- PROBLEMS TO SOLVE:
**A.** In the Kerry Max Cook post, who appointed Ken Anderson and Jack Skeen to District Judgeships?
**B.** Decide whether each statement agrees with the Kerry Max Cook post. Answer yes or no for each and quote the deciding words. (i) Cook was sent to death row three separate times. (ii) Jack Skeen was a prosecutor in Williamson County. (iii) The quoted article on prosecutors' duties comes from the Texas Penal Code.
**C.** Copy the Kerry Max Cook post word for word, from "Selasa, 13 Maret" to "Procedure, Article 2.01)".

Selasa, 13 Maret 2012

Kerry Max Cook: 'Rogue' DAs don't deserve 'Prosecutor of the Year' honors

Kerry Max Cook, who is seeking post-conviction DNA testing to formally, finally exonerate him of a 1978 murder for which he was sent to death row three separate times, asked Grits to post this brief essay:
“ …It shall be the primary duty of all prosecuting attorneys, including any special prosecutors, not to convict, but to see that justice is done.  They shall not suppress facts or secrete witnesses capable of establishing the innocence of the accused.” (Texas Code of Criminal Procedure, Article 2.01)

There is definitely something broken - - and broken badly - - when the Texas County and District Attorney Association section of the State Bar of Texas awards and sanctions rogue prosecutors by unabashedly nominating them "Prosecutors of the Year."
My name is Kerry Max Cook. I am the author of a memoir called CHASING JUSTICE:  My story of freeing myself after two decades on death row for a crime I didn’t commit. [Ed note: See a review.]
What do Williamson County’s Ken Anderson and Smith County’s Jack Skeen share in common? Both were awarded "Prosecutor of the Year" by the County and District Attorneys section of the Texas State Bar.  And both were later appointed to District Judgeships by Gov. Rick Perry.

- RECORDS PROVIDED:
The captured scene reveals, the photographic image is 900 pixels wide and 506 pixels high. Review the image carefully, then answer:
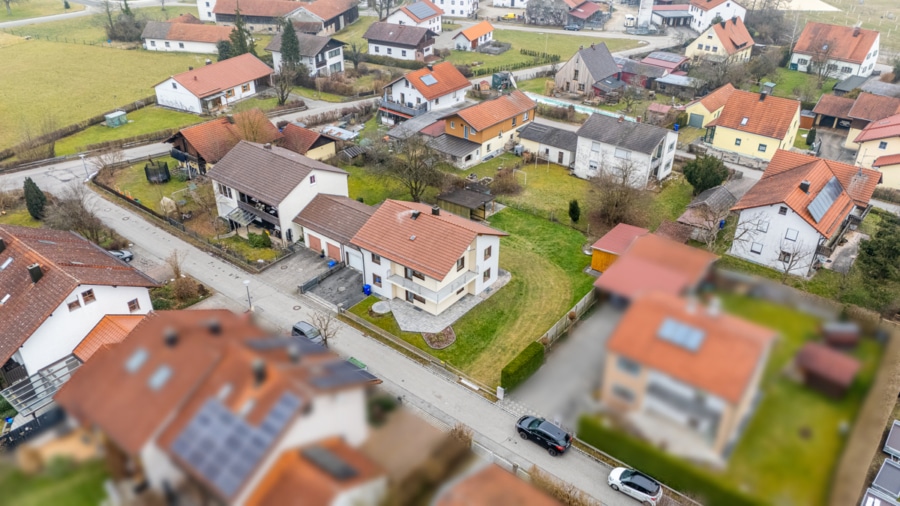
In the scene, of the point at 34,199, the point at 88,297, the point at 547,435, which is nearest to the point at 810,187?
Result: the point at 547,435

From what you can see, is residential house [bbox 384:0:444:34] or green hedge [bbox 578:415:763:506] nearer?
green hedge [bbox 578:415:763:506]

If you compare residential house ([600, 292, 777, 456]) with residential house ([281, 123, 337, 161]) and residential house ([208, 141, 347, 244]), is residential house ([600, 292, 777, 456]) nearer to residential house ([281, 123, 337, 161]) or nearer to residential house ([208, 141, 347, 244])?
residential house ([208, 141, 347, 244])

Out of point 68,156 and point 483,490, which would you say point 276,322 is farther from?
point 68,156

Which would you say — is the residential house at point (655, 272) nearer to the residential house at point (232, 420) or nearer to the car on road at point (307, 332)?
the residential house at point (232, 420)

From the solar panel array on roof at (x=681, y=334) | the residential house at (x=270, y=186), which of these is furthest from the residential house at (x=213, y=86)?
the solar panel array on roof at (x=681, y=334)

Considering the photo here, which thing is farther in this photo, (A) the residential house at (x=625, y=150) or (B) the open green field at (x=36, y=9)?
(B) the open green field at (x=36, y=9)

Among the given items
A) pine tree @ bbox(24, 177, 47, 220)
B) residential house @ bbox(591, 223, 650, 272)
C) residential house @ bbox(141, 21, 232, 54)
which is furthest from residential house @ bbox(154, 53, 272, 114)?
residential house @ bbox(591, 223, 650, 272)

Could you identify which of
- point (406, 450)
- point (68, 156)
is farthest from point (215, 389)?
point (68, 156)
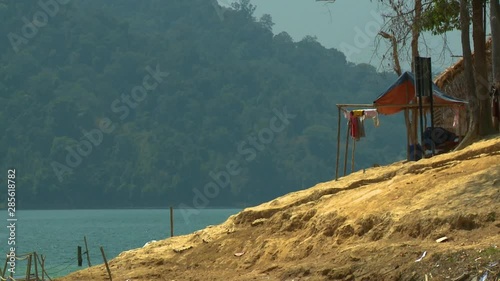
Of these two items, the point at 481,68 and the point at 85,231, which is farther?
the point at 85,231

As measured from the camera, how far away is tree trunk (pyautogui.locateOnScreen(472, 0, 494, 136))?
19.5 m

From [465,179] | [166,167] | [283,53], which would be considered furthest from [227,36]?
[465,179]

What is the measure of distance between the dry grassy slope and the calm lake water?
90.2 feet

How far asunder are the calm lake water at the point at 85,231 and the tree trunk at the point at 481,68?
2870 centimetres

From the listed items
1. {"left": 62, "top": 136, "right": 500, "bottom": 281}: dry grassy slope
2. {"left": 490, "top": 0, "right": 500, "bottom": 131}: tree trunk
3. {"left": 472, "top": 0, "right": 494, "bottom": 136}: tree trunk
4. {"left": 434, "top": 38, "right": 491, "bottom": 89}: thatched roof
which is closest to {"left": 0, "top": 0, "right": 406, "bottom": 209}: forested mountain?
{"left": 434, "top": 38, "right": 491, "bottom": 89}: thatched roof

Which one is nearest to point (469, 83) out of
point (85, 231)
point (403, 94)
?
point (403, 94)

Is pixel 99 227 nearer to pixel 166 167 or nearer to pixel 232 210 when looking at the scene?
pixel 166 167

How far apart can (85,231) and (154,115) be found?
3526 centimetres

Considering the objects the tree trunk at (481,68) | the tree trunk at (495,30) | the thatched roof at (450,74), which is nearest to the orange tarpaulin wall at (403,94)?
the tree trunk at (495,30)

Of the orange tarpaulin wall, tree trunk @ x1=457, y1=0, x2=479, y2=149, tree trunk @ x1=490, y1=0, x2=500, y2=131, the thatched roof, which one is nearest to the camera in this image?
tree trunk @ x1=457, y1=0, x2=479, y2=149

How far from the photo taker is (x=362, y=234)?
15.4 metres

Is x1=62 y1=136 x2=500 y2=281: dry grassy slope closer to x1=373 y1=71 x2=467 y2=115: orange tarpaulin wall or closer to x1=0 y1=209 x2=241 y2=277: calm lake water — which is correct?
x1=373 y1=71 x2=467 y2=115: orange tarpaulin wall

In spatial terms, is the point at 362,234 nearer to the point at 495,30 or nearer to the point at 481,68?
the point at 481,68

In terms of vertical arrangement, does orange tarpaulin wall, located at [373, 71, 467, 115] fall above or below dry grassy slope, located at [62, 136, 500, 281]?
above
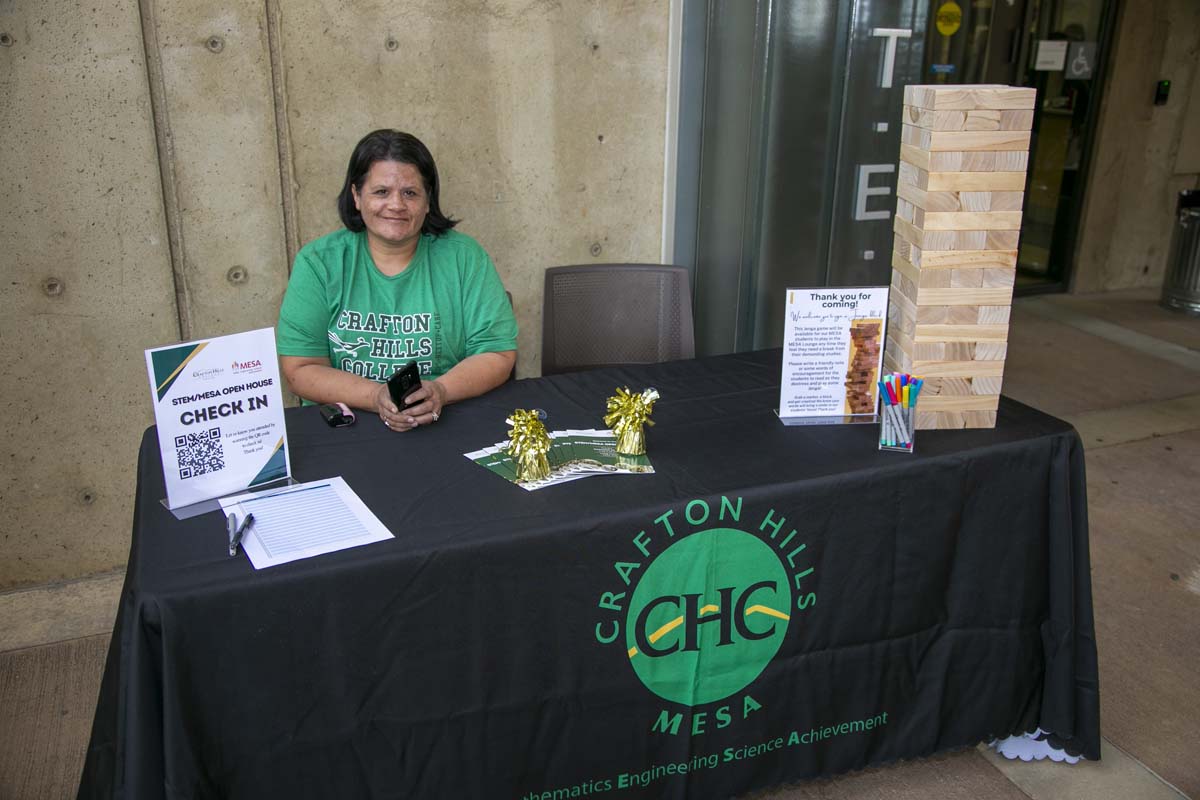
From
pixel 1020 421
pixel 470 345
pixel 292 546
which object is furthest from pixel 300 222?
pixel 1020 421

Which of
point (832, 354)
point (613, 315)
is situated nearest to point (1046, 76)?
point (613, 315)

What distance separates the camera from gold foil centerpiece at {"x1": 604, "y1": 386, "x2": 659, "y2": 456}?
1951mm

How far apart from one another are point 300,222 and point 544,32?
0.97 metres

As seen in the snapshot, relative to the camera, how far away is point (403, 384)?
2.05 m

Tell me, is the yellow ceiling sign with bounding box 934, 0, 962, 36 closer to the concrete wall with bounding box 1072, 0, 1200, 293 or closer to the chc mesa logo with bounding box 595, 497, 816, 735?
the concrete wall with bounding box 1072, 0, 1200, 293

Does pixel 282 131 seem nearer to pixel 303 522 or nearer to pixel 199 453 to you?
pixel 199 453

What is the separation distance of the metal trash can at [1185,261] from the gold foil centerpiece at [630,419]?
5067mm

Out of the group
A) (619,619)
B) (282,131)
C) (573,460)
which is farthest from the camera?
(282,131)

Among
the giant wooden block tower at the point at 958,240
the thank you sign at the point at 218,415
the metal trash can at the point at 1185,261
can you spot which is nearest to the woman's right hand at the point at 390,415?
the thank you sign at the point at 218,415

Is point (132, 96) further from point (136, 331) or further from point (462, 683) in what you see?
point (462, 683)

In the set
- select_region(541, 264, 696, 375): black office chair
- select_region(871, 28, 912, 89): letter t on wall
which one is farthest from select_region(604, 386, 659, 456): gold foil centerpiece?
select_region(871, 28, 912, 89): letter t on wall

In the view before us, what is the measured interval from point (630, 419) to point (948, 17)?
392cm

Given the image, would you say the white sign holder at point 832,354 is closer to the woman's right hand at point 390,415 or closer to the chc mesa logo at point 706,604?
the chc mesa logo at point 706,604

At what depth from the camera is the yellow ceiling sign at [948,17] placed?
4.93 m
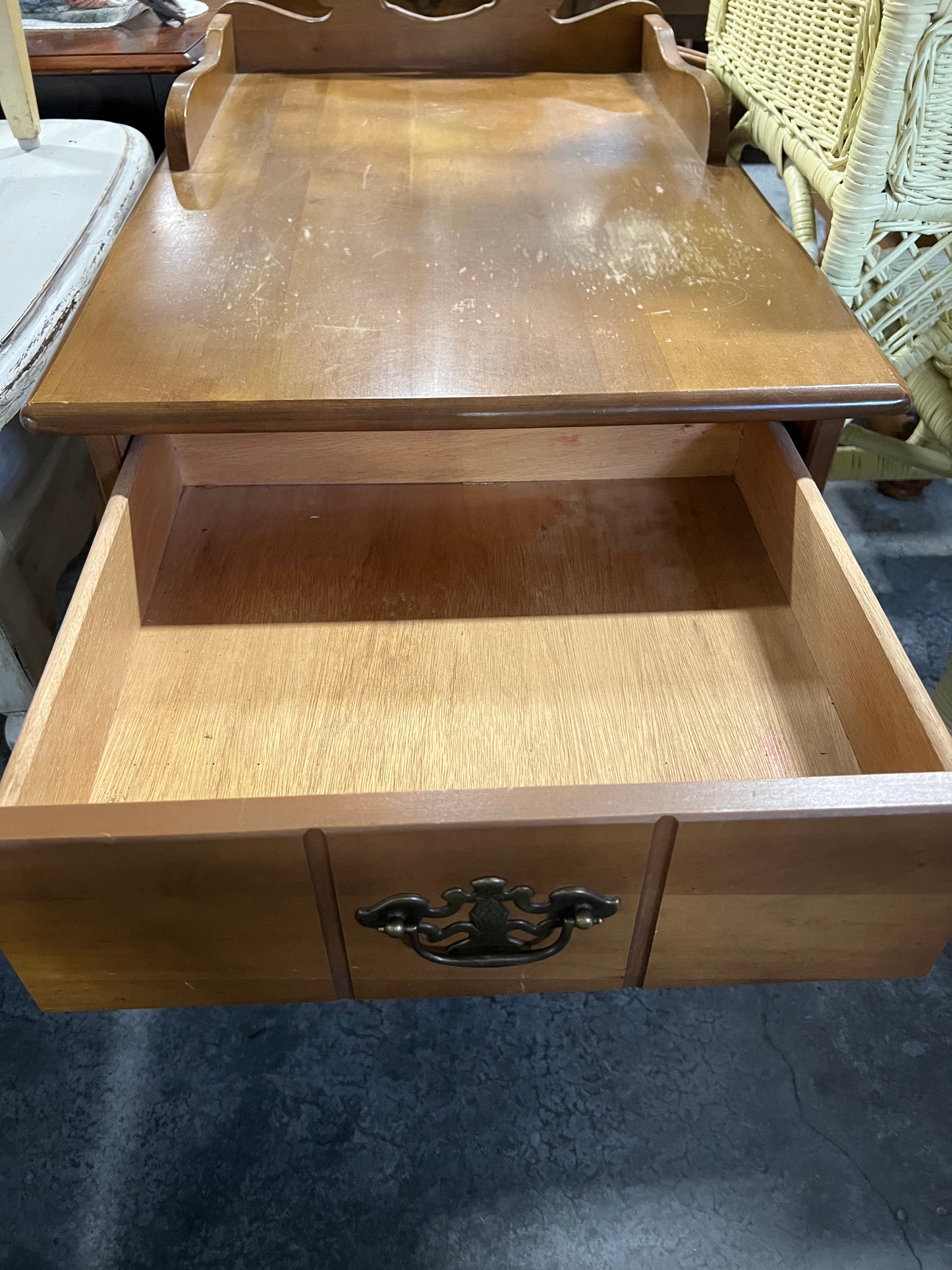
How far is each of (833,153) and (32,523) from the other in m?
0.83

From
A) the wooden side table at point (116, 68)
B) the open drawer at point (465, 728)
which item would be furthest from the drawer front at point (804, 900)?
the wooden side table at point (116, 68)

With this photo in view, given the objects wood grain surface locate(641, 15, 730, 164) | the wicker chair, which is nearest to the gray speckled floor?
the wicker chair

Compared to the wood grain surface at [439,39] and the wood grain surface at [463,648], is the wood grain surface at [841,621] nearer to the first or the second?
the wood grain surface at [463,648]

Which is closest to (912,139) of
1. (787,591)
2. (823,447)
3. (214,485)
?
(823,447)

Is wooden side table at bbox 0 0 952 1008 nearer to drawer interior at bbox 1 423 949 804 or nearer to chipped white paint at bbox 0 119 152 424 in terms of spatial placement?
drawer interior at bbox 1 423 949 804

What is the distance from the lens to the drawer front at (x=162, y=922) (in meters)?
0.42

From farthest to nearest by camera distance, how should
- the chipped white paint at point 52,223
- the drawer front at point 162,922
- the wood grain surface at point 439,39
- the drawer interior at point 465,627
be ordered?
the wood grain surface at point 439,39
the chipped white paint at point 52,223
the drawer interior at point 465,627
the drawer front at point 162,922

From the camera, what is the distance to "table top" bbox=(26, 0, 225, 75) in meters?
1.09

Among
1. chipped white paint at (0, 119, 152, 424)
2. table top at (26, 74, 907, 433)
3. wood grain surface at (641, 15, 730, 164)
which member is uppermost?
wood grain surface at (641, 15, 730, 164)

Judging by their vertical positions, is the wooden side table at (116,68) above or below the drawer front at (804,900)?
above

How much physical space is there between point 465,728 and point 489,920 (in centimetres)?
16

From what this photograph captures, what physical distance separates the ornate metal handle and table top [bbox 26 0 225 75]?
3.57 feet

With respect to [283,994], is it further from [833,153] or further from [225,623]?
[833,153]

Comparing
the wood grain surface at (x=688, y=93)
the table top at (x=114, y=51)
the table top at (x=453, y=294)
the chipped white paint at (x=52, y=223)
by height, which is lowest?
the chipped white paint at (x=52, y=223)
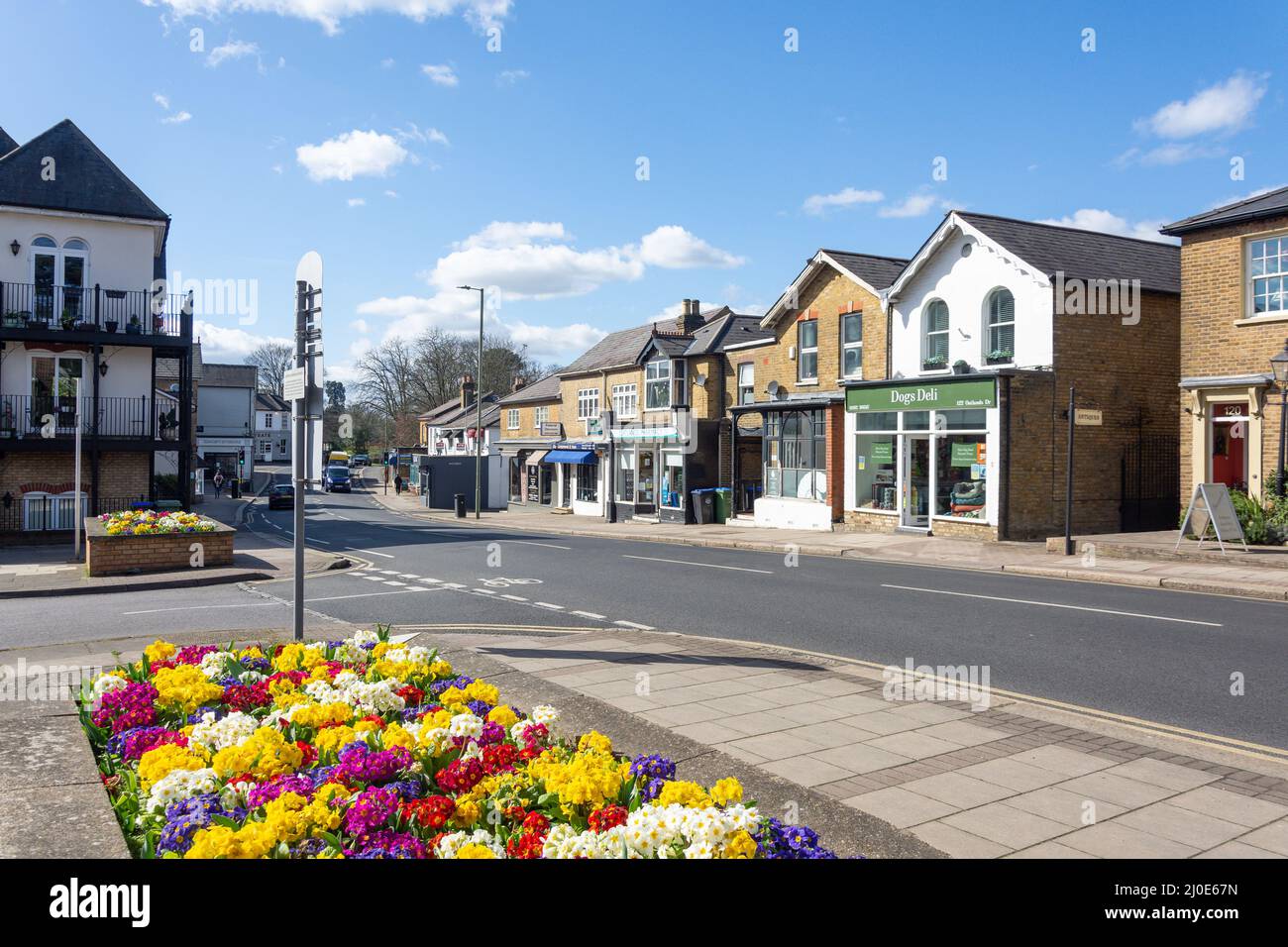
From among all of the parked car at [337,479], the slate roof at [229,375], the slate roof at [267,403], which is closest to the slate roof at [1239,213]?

- TASK RESULTS:
**A.** Gov. Rick Perry

**B.**
(i) Yes: "he was sent to death row three separate times"
(ii) No: "Smith County’s Jack Skeen"
(iii) No: "Texas Code of Criminal Procedure, Article 2.01"

**C.**
Selasa, 13 Maret 2012

Kerry Max Cook: 'Rogue' DAs don't deserve 'Prosecutor of the Year' honors

Kerry Max Cook, who is seeking post-conviction DNA testing to formally, finally exonerate him of a 1978 murder for which he was sent to death row three separate times, asked Grits to post this brief essay:
“ …It shall be the primary duty of all prosecuting attorneys, including any special prosecutors, not to convict, but to see that justice is done.  They shall not suppress facts or secrete witnesses capable of establishing the innocence of the accused.” (Texas Code of Criminal Procedure, Article 2.01)